- RAW RECORDS -

########

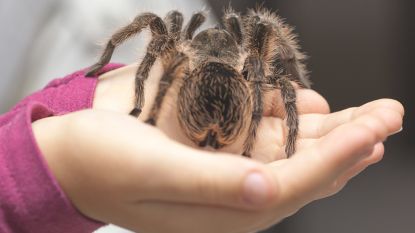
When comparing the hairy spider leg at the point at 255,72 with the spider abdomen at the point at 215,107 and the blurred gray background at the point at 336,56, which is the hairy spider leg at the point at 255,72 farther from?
the blurred gray background at the point at 336,56

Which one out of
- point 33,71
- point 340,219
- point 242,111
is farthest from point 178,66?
point 340,219

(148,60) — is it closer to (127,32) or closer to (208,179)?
(127,32)

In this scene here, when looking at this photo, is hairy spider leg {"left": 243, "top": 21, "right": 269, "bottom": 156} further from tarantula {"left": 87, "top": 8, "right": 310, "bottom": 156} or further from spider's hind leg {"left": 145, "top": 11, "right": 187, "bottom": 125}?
spider's hind leg {"left": 145, "top": 11, "right": 187, "bottom": 125}

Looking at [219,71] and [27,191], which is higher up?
[219,71]

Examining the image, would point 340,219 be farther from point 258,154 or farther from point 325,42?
point 258,154

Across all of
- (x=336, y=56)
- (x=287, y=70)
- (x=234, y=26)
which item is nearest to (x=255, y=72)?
(x=234, y=26)

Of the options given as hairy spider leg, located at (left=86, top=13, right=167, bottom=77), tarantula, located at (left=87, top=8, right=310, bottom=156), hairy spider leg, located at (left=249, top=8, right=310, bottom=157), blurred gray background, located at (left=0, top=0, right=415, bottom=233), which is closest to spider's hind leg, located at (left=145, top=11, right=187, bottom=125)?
tarantula, located at (left=87, top=8, right=310, bottom=156)
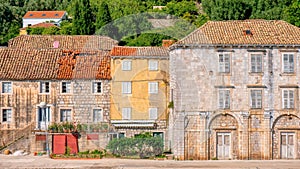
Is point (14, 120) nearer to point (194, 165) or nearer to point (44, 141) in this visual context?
point (44, 141)

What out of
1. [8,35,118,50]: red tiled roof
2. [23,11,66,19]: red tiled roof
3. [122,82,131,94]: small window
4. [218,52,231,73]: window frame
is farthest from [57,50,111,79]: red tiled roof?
[23,11,66,19]: red tiled roof

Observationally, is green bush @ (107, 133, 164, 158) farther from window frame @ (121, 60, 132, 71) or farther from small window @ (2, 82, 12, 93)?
small window @ (2, 82, 12, 93)

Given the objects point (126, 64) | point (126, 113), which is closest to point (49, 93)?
point (126, 113)

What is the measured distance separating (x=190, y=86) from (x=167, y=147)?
638 centimetres

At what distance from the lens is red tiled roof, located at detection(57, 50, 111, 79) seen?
57.2m

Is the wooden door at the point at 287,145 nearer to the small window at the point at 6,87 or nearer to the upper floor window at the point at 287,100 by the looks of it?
the upper floor window at the point at 287,100

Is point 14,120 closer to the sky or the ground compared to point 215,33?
closer to the ground

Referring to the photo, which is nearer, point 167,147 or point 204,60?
point 204,60

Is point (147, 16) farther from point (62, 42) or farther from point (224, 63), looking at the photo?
point (224, 63)

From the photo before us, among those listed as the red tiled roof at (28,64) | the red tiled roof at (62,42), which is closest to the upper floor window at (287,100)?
the red tiled roof at (28,64)

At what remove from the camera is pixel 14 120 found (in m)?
56.5

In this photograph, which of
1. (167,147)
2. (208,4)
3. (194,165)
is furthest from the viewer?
(208,4)

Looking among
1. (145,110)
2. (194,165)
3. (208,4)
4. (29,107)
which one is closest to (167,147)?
(145,110)

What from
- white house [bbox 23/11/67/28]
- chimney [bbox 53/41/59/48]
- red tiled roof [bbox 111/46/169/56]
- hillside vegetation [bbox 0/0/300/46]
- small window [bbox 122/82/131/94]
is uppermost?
white house [bbox 23/11/67/28]
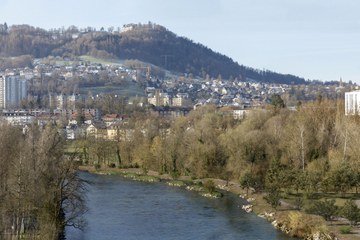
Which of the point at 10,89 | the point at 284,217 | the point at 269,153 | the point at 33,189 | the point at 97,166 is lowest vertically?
the point at 97,166

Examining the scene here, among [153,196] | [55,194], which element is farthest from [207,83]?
[55,194]

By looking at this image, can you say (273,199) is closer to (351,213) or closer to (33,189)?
(351,213)

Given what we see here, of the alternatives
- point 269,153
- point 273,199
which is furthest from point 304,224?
point 269,153

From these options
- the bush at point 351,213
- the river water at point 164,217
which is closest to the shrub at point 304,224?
the river water at point 164,217

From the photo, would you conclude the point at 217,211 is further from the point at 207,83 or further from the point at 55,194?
the point at 207,83

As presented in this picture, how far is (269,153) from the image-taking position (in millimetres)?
36750

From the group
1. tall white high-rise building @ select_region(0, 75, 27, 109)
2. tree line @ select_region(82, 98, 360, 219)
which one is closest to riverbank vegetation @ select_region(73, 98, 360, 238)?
tree line @ select_region(82, 98, 360, 219)

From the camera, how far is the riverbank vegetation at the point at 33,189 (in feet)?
58.5

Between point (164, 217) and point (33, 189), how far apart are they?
9287 millimetres

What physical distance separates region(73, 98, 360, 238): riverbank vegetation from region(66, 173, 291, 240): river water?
2.35 metres

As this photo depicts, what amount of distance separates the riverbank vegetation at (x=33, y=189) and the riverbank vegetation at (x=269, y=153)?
33.0 feet

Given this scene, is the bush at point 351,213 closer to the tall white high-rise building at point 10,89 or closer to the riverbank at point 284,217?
the riverbank at point 284,217

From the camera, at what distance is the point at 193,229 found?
79.5 ft

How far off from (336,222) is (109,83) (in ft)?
405
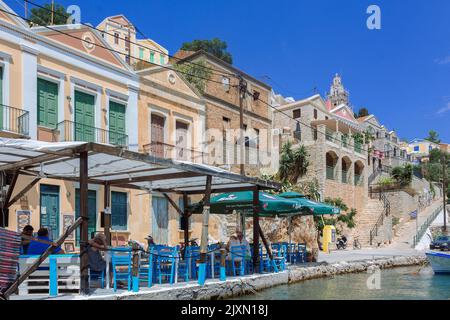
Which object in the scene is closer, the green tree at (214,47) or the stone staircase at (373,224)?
the stone staircase at (373,224)

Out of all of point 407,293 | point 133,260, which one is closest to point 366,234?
point 407,293

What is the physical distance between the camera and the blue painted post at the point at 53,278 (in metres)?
8.56

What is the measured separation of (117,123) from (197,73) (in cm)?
856

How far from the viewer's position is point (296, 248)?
62.5 feet

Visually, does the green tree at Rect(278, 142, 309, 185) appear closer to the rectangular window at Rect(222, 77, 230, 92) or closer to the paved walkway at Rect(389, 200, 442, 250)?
the paved walkway at Rect(389, 200, 442, 250)

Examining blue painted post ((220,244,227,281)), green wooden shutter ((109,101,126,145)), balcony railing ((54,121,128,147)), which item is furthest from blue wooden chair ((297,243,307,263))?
green wooden shutter ((109,101,126,145))

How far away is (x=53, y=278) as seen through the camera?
8.57 meters

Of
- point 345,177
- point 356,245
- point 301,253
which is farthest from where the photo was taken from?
point 345,177

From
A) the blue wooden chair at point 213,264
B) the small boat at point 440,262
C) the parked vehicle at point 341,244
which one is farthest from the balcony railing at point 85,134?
the parked vehicle at point 341,244

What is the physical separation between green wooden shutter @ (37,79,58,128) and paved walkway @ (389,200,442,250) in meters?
25.3

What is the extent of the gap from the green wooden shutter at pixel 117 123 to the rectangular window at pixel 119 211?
2177mm

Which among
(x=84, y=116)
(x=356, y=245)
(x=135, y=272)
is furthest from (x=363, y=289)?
(x=356, y=245)

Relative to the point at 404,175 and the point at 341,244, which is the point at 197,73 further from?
the point at 404,175

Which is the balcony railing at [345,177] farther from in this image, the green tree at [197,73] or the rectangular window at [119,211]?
the rectangular window at [119,211]
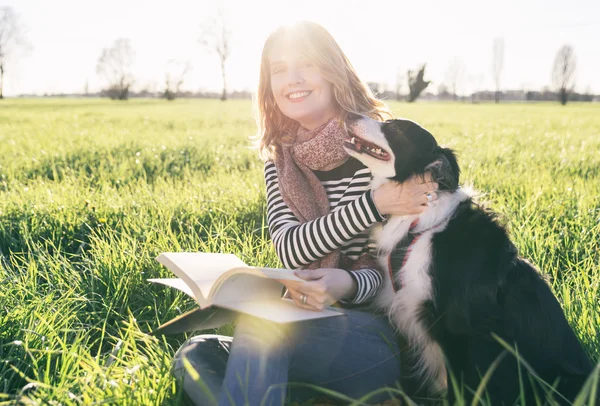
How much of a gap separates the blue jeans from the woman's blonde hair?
1082mm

########

- PROBLEM REQUIREMENTS -
Transcribe the records above exactly, leaving out every picture.

- COMPLETED EXERCISE -
When comparing the hairy spider leg at the point at 255,72 with the spider abdomen at the point at 215,107 and the blurred gray background at the point at 336,56, which is the hairy spider leg at the point at 255,72 farther from?
the blurred gray background at the point at 336,56

Which one out of
- point 33,71
- point 340,219
- point 242,111
is farthest from point 178,66?
point 340,219

(148,60) — is it closer to (127,32) or closer to (208,179)?
(127,32)

In this scene here, when looking at this photo, is hairy spider leg {"left": 243, "top": 21, "right": 269, "bottom": 156} further from tarantula {"left": 87, "top": 8, "right": 310, "bottom": 156} or further from spider's hind leg {"left": 145, "top": 11, "right": 187, "bottom": 125}?
spider's hind leg {"left": 145, "top": 11, "right": 187, "bottom": 125}

Looking at [219,71] and [27,191], which is higher up?
[219,71]

Examining the image, would point 340,219 be farther from point 258,154 or farther from point 325,42?
point 258,154

Across all of
- (x=336, y=56)
- (x=287, y=70)
- (x=234, y=26)
which item is nearest to (x=255, y=72)?
(x=234, y=26)

Of the options given as hairy spider leg, located at (left=86, top=13, right=167, bottom=77), tarantula, located at (left=87, top=8, right=310, bottom=156), hairy spider leg, located at (left=249, top=8, right=310, bottom=157), blurred gray background, located at (left=0, top=0, right=415, bottom=233), which is closest to spider's hind leg, located at (left=145, top=11, right=187, bottom=125)?
tarantula, located at (left=87, top=8, right=310, bottom=156)
Is point (14, 120) nearer to point (194, 165) or nearer to point (44, 141) in this visual context?
point (44, 141)

What out of
1. [8,35,118,50]: red tiled roof
2. [23,11,66,19]: red tiled roof
3. [122,82,131,94]: small window
4. [218,52,231,73]: window frame
is farthest from [57,50,111,79]: red tiled roof?
[23,11,66,19]: red tiled roof

Observationally, is green bush @ (107, 133, 164, 158) farther from window frame @ (121, 60, 132, 71) or farther from small window @ (2, 82, 12, 93)?
small window @ (2, 82, 12, 93)

Given the objects point (126, 64) | point (126, 113), which is closest to point (49, 93)?
point (126, 113)

What is the measured distance separating (x=190, y=86) from (x=167, y=147)?
638 centimetres

At what distance from the lens is red tiled roof, located at detection(57, 50, 111, 79) seen?
57.2m

Is the wooden door at the point at 287,145 nearer to the small window at the point at 6,87 or nearer to the upper floor window at the point at 287,100 by the looks of it?
the upper floor window at the point at 287,100

Is point 14,120 closer to the sky or the ground compared to point 215,33?
closer to the ground

Referring to the photo, which is nearer, point 167,147 or point 204,60?
point 204,60

Is point (147, 16) farther from point (62, 42) or farther from point (224, 63), looking at the photo?
point (224, 63)

From the photo before us, among those listed as the red tiled roof at (28,64) | the red tiled roof at (62,42), which is closest to the upper floor window at (287,100)?
the red tiled roof at (28,64)

At what remove from the camera is pixel 14 120 found (in m)?
56.5

In this photograph, which of
1. (167,147)
2. (208,4)
3. (194,165)
is furthest from the viewer?
(208,4)

Looking among
1. (145,110)
2. (194,165)
3. (208,4)
4. (29,107)
which one is closest to (167,147)?
(145,110)

What from
- white house [bbox 23/11/67/28]
- chimney [bbox 53/41/59/48]
- red tiled roof [bbox 111/46/169/56]
- hillside vegetation [bbox 0/0/300/46]
- small window [bbox 122/82/131/94]
is uppermost?
white house [bbox 23/11/67/28]
Which of the point at 10,89 | the point at 284,217 | the point at 269,153 | the point at 33,189 | the point at 97,166 is lowest vertically?
the point at 97,166

Examining the scene here, among [153,196] | [55,194], which element is farthest from [207,83]?
[55,194]

By looking at this image, can you say (273,199) is closer to (351,213) or closer to (33,189)?
(351,213)

Given what we see here, of the alternatives
- point 269,153
- point 273,199
which is furthest from point 304,224?
point 269,153

From these options
- the bush at point 351,213
- the river water at point 164,217
which is closest to the shrub at point 304,224?
the river water at point 164,217

From the photo, would you conclude the point at 217,211 is further from the point at 207,83 or further from the point at 55,194?
the point at 207,83

As presented in this picture, how far is (269,153) from the image-taking position (in millimetres)?
36750

From the group
1. tall white high-rise building @ select_region(0, 75, 27, 109)
2. tree line @ select_region(82, 98, 360, 219)
which one is closest to riverbank vegetation @ select_region(73, 98, 360, 238)?
tree line @ select_region(82, 98, 360, 219)

From the camera, how far is the riverbank vegetation at the point at 33,189 (in feet)?
58.5

Between point (164, 217) and point (33, 189), how far apart are they?
9287 millimetres

What physical distance separates region(73, 98, 360, 238): riverbank vegetation from region(66, 173, 291, 240): river water?
2.35 metres

As this photo depicts, what amount of distance separates the riverbank vegetation at (x=33, y=189) and the riverbank vegetation at (x=269, y=153)?
33.0 feet

Given this scene, is the bush at point 351,213 closer to the tall white high-rise building at point 10,89 or closer to the riverbank at point 284,217?
the riverbank at point 284,217

From the camera, at what distance is the point at 193,229 found?
79.5 ft

How far off from (336,222) is (109,83) (in ft)?
405
Which object in the scene is closer, the green tree at (214,47) or the stone staircase at (373,224)?
the stone staircase at (373,224)

Out of all of point 407,293 | point 133,260, which one is closest to point 366,234?
point 407,293

What is the physical distance between the camera and the blue painted post at the point at 53,278 (in metres)?
8.56

What is the measured separation of (117,123) from (197,73) (in cm)?
856

How far from the viewer's position is point (296, 248)?
62.5 feet

Visually, does the green tree at Rect(278, 142, 309, 185) appear closer to the rectangular window at Rect(222, 77, 230, 92) or closer to the paved walkway at Rect(389, 200, 442, 250)?
the paved walkway at Rect(389, 200, 442, 250)

Examining blue painted post ((220,244,227,281)), green wooden shutter ((109,101,126,145)), balcony railing ((54,121,128,147)), which item is furthest from blue wooden chair ((297,243,307,263))?
green wooden shutter ((109,101,126,145))

How far away is (x=53, y=278) as seen through the camera?
8.57 meters

Of
- point 345,177
- point 356,245
- point 301,253
which is farthest from where the photo was taken from?
point 345,177

From
A) the blue wooden chair at point 213,264
B) the small boat at point 440,262
C) the parked vehicle at point 341,244
which one is farthest from the balcony railing at point 85,134?
the parked vehicle at point 341,244

What is the physical separation between green wooden shutter @ (37,79,58,128) and paved walkway @ (389,200,442,250) in meters?
25.3

What is the extent of the gap from the green wooden shutter at pixel 117 123 to the rectangular window at pixel 119 211?
2177mm

Which among
(x=84, y=116)
(x=356, y=245)
(x=135, y=272)
is furthest from (x=363, y=289)?
(x=356, y=245)

Relative to the point at 404,175 and the point at 341,244, which is the point at 197,73 further from?
the point at 404,175

Which is the balcony railing at [345,177] farther from in this image, the green tree at [197,73] or the rectangular window at [119,211]?
the rectangular window at [119,211]
How much of a gap separates the blue jeans from the woman's blonde hair?
1082mm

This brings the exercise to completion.